Ashley took a handful of shotgun pellets to the left shoulder.  Not serious, but bad enough to hurt like hell.  I knelt beside her, Marilyn pulled the knife out of the Fatman and cut Ashley’s shirt down the back with shaking hands.  I looked at the wound, Marilyn stared at the knife.

“Marilyn," I said, “get me some water, gauze and paper towels.  Hurry.”  She bolted away and I focused on keeping Ashley calm.

“Fuck me, that hurts,” she said.

Not the reaction I expected.  I thought she'd be hysterical.  A basket case.  Must've been in shock.  I tried to reassure her.  "You'll be fine,” I said.  I brushed her hair away from her face.  "You're not gonna die."

"No shit, asshole," she said.  "Just some buckshot to the shoulder.  Jesus it hurts."

"I know.  I’ll get you cleaned up, then we’ll get you to a doctor to take the buckshot out.  Can’t leave it in there your whole life.”

However long that may be.

Marilyn returned with my gym bag and a roll of paper towels.  I poured water over Ashley’s back and dabbed at the blood with the paper towels.  I saw the silver glint of one small ball in the shifting firelight of the torch that Marilyn held above me. 

“There,” Marilyn said, pointing.

“Yeah, I got it.  Give me your knife.”

Marilyn handed it to me, and I told Ashley “This is gonna hurt a little.”  She gritted her teeth and cussed some more while I used the knife point to pop the ball out – not too deep.  Still, she was awfully brave for a fourteen year old. 

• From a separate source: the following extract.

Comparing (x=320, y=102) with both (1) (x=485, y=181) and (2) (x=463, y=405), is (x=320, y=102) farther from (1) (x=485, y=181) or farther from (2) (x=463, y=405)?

The others pellets were buried in small holes – about five or six total.  I wasn’t even gonna try for those.  No point carving her up like that.  There had to be a doc nearby.

“You know where we are?" I asked Marilyn.

She nodded.  “I live about ten, twenty minutes away.”

“So you know of any doctors around?”

"Yeah," she said, looking down.  “My dad,” she whispered.

 

8.    

 

Ten or twenty minutes my ass.  An hour later, we stood in front of Marilyn’s house with Ashley’s good arm slung over my shoulder.  Sweat ran down Ashley’s face despite the near freezing temperatures.  Marilyn paused before forcing herself up the front steps.  She pounded on the door, and after a moment the bolt turned from inside.  The door creaked open and an older woman, long strands of gray and white hair spilling over her shoulders, looked out at us with sleep still in her eyes, a single candle illuminating her face.